▶ **Teile der Übung**
- 1) Ersetze im Text zur US-Wahl „Montana“ durch „Vermont“ und gib die Passage von „Die Republikaner können“ bis einschließlich „und New Hampshire.“ wieder.
- 2) Beantworte bitte zum Text zur US-Wahl die folgenden Fragen:
(a) Welche beiden Bundesstaaten teilen ihre Delegierten auf?
(b) Welcher Umfragevorsprung gilt als Voraussetzung dafür, dass ein Bundesstaat fest in der Hand einer Partei ist?
(c) Wie viele der Bundesstaaten mit relativ offenem Ergebnis sind sehr bevölkerungsreich?

US-Wahl: Konzentration auf zehn Bundesstaaten
Joseph Biden hat den Umfragen nach deutlich mehr Wahlleuten sicher als Donald Trump - das Rennen ist trotzdem offen
Seit es Umfragen gibt, konzentriert sich das Ende amerikanischer Präsidentschaftswahlkämpfe auf einzelne Bundesstaaten. Das liegt daran, dass der US-Präsident - ähnlich wie der deutsche Bundespräsident und der deutsche Bundeskanzler - nicht direkt vom Volk gewählt wird, sondern von einem "Electoral College" aus Wahlleuten, die die einzelnen Bundesstaaten den dortigen Wahlergebnissen nach entsenden. Dabei teilen nur Nebraska und Maine ihre Delegierten auf. Im Rest der Bundesstaaten gehören sie nach dem First-Past-the-Post-Prinzip alle dem Sieger.
Westküste und Nordostküste fest in der Hand der Demokraten
Nimmt man einen Umfragevorsprung von mindestens zehn Prozentpunkten als Voraussetzung dafür, dann befindet sich die amerikanische Westküste mit Kalifornien, Oregon, Washington und Hawaii, aber auch die Nordostküste mit New York, New Jersey, Massachusetts, Connecticut, Rhode Island, Delaware, der Hauptstadt Washington D.C., Virginia und Maryland sowie der Breaking-Bad-Bundesstaat New Mexico fest in der Hand der Demokraten.
Die Republikaner können dagegen sicher mit den früher demokratisch beherrschten Südstaaten Louisiana, Alabama, Mississippi, Arkansas, Tennessee und Kentucky rechnen. Außerdem mit dem im Bürgerkrieg wegen seiner Treue zum Republikaner Abraham Lincoln von Virginia abgespaltenen West Virginia, dem ehemaligen Südstaatenindianerreservat Oklahoma und den Prärie- und Gebirgsbundesstaaten Nebraska, North Dakota, South Dakota, Wyoming und Idaho.
Nicht ganz sicher und ganz unsicher
Als nicht ganz sicher, aber mit einem Vorsprung von fünf Punkten zu den Republikanern tendierend, gelten dieses Jahr South Carolina, Indiana, Missouri, Kansas, Utah, Montana und Alaska. Eher zu den Demokraten tendieren dagegen den aktuellen Umfragen nach der Glücksspiel- und Scheidungsstaat Nevada, der South-Park-Bundesstaat Colorado, Minnesota und New Hampshire.
Damit verbleiben als Bundesstaaten mit relativ offenem Ergebnis Florida, Texas, Arizona, North Carolina, Georgia, Michigan, Wisconsin, Ohio, Pennsylvania und Iowa. Sie sind auch deshalb von besonderer Bedeutung, weil sieben von ihnen sehr bevölkerungsreich sind und deshalb viele Wahlleute im Electoral College stellen.

▶ **Bereitgestelltes Material**
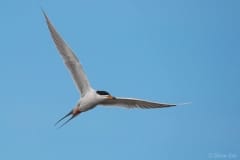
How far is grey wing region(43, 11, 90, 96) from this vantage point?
34.6m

▶ **Ergebnisse je Aufgabe**
- 1)
Die Republikaner können dagegen sicher mit den früher demokratisch beherrschten Südstaaten Louisiana, Alabama, Mississippi, Arkansas, Tennessee und Kentucky rechnen. Außerdem mit dem im Bürgerkrieg wegen seiner Treue zum Republikaner Abraham Lincoln von Virginia abgespaltenen West Virginia, dem ehemaligen Südstaatenindianerreservat Oklahoma und den Prärie- und Gebirgsbundesstaaten Nebraska, North Dakota, South Dakota, Wyoming und Idaho.
Nicht ganz sicher und ganz unsicher
Als nicht ganz sicher, aber mit einem Vorsprung von fünf Punkten zu den Republikanern tendierend, gelten dieses Jahr South Carolina, Indiana, Missouri, Kansas, Utah, Vermont und Alaska. Eher zu den Demokraten tendieren dagegen den aktuellen Umfragen nach der Glücksspiel- und Scheidungsstaat Nevada, der South-Park-Bundesstaat Colorado, Minnesota und New Hampshire.

- 2)
(a) Nebraska und Maine
(b) Mindestens zehn Prozentpunkte
(c) Sieben